Scan the data below for the string "white". Show every line where it turns up.

Material provided Block Start

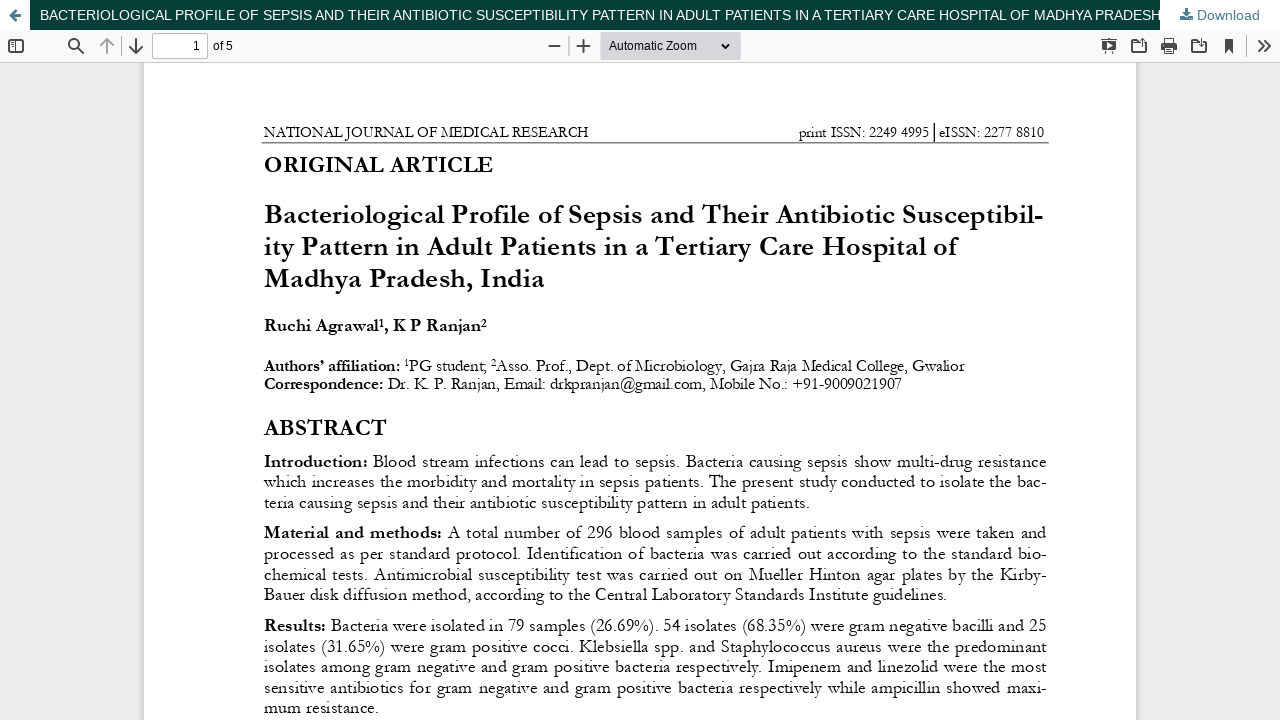

--- FILE ---
content_type: text/html; charset=utf-8
request_url: https://njmr.in/index.php/file/article/view/116/106
body_size: 1054
content:
<!DOCTYPE html>
<html lang="en-US" xml:lang="en-US">
<head>
	<meta http-equiv="Content-Type" content="text/html; charset=utf-8" />
	<meta name="viewport" content="width=device-width, initial-scale=1.0">
	<title>View of BACTERIOLOGICAL PROFILE OF SEPSIS AND THEIR ANTIBIOTIC SUSCEPTIBILITY PATTERN IN ADULT PATIENTS IN A TERTIARY CARE HOSPITAL OF MADHYA PRADESH, INDIA</title>

	
<link rel="icon" href="https://njmr.in/public/journals/1/favicon_en_US.png">
<meta name="generator" content="Open Journal Systems 3.3.0.15">

	<link rel="stylesheet" href="https://njmr.in/index.php/file/$$$call$$$/page/page/css?name=stylesheet" type="text/css" /><link rel="stylesheet" href="https://njmr.in/lib/pkp/styles/fontawesome/fontawesome.css?v=3.3.0.15" type="text/css" /><style type="text/css">.pkp_structure_head { background: center / cover no-repeat url("https://njmr.in/public/journals/1/");}</style><link rel="stylesheet" href="https://njmr.in/plugins/generic/citations/css/citations.css?v=3.3.0.15" type="text/css" /><link rel="stylesheet" href="https://njmr.in/public/journals/1/styleSheet.css?d=2023-08-02+09%3A19%3A47" type="text/css" />
	<script src="https://njmr.in/lib/pkp/lib/vendor/components/jquery/jquery.min.js?v=3.3.0.15" type="text/javascript"></script><script src="https://njmr.in/lib/pkp/lib/vendor/components/jqueryui/jquery-ui.min.js?v=3.3.0.15" type="text/javascript"></script><script src="https://njmr.in/plugins/themes/default/js/lib/popper/popper.js?v=3.3.0.15" type="text/javascript"></script><script src="https://njmr.in/plugins/themes/default/js/lib/bootstrap/util.js?v=3.3.0.15" type="text/javascript"></script><script src="https://njmr.in/plugins/themes/default/js/lib/bootstrap/dropdown.js?v=3.3.0.15" type="text/javascript"></script><script src="https://njmr.in/plugins/themes/default/js/main.js?v=3.3.0.15" type="text/javascript"></script>
</head>
<body class="pkp_page_article pkp_op_view">

		<header class="header_view">

		<a href="https://njmr.in/index.php/file/article/view/116" class="return">
			<span class="pkp_screen_reader">
									Return to Article Details
							</span>
		</a>

		<a href="https://njmr.in/index.php/file/article/view/116" class="title">
			BACTERIOLOGICAL PROFILE OF SEPSIS AND THEIR ANTIBIOTIC SUSCEPTIBILITY PATTERN IN ADULT PATIENTS IN A TERTIARY CARE HOSPITAL OF MADHYA PRADESH, INDIA
		</a>

		<a href="https://njmr.in/index.php/file/article/download/116/106/105" class="download" download>
			<span class="label">
				Download
			</span>
			<span class="pkp_screen_reader">
				Download PDF
			</span>
		</a>

	</header>

	<script type="text/javascript">
		// Creating iframe's src in JS instead of Smarty so that EZProxy-using sites can find our domain in $pdfUrl and do their rewrites on it.
		$(document).ready(function() {
			var urlBase = "https://njmr.in/plugins/generic/pdfJsViewer/pdf.js/web/viewer.html?file=";
			var pdfUrl = "https:\/\/njmr.in\/index.php\/file\/article\/download\/116\/106\/105";
			$("#pdfCanvasContainer > iframe").attr("src", urlBase + encodeURIComponent(pdfUrl));
		});
	</script>

	<div id="pdfCanvasContainer" class="galley_view">
				<iframe src="" width="100%" height="100%" style="min-height: 500px;" title="PDF of BACTERIOLOGICAL PROFILE OF SEPSIS AND THEIR ANTIBIOTIC SUSCEPTIBILITY PATTERN IN ADULT PATIENTS IN A TERTIARY CARE HOSPITAL OF MADHYA PRADESH, INDIA" allowfullscreen webkitallowfullscreen></iframe>
	</div>
	
</body>
</html>


--- FILE ---
content_type: text/css
request_url: https://njmr.in/public/journals/1/styleSheet.css?d=2023-08-02+09%3A19%3A47
body_size: 93
content:
.hero-section h1 {
	font-size: 2rem;
	color: #005F60;
}

#header.header-scrolled{
	background-color: #005F60;
}

.hero-section p{
	color: #005F60;
}

#header {
	background-color: #005F60;
}

.nav-link {
	font-size: 16px !important;
	font-weight: bold;
}

.hero-section {
	background-image: linear-gradient( 95.2deg, rgba(173,252,234,1) 26.8%, rgba(192,229,246,1) 64% );
}

.btn-outline-white{
	color: #005F60;
	border-color: #005F60;
	font-weight: bold;
}

.footer{
	color: #005F60 !important;
	background-image: linear-gradient( 95.2deg, rgba(173,252,234,1) 26.8%, rgba(192,229,246,1) 64% );
}

.footer_right em{
	/*color: #005F60 !important;*/ color: #000000 !important;
}

.footer .text-white{
	color: #005F60 !important;
}

.hero-section, .hero-section > .container > .row{
	
}

.page_index_journal .pt-5{
	padding-top: 0.5rem !important;
}

.obj_article_summary > .title a{
	color: #005F60;
}

.credits{
	display: none;
}

.btn-primary {
	background-color: #005F60;
}

.accordion-button, .accordion-button:not(.collapsed){
	font-weight: bold;
	border-bottom: 2px solid #005F60;
	font-size: 18px;
	padding: 0.5rem 0.5rem;
	color: #4f4f4f;
}

.accordion-item {
	border: none !important;
}

.cmp_breadcrumbs a{
	color: #005F60;
}

.obj_article_details .entry_details img{
	width: 88px !important;
	margin: 10px 0px;
}

.hero-section .iphone-wrap .phone-2 {
	  width: 450px;
}

/*2-8-2023*/
.pkp_footer_content{float: left;padding-bottom: 0;}
.obj_issue_toc .sections:not(:first-child) {
  margin-top: 0.286rem;
}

Material provided Block End

Completed task:
.btn-outline-white{
.footer .text-white{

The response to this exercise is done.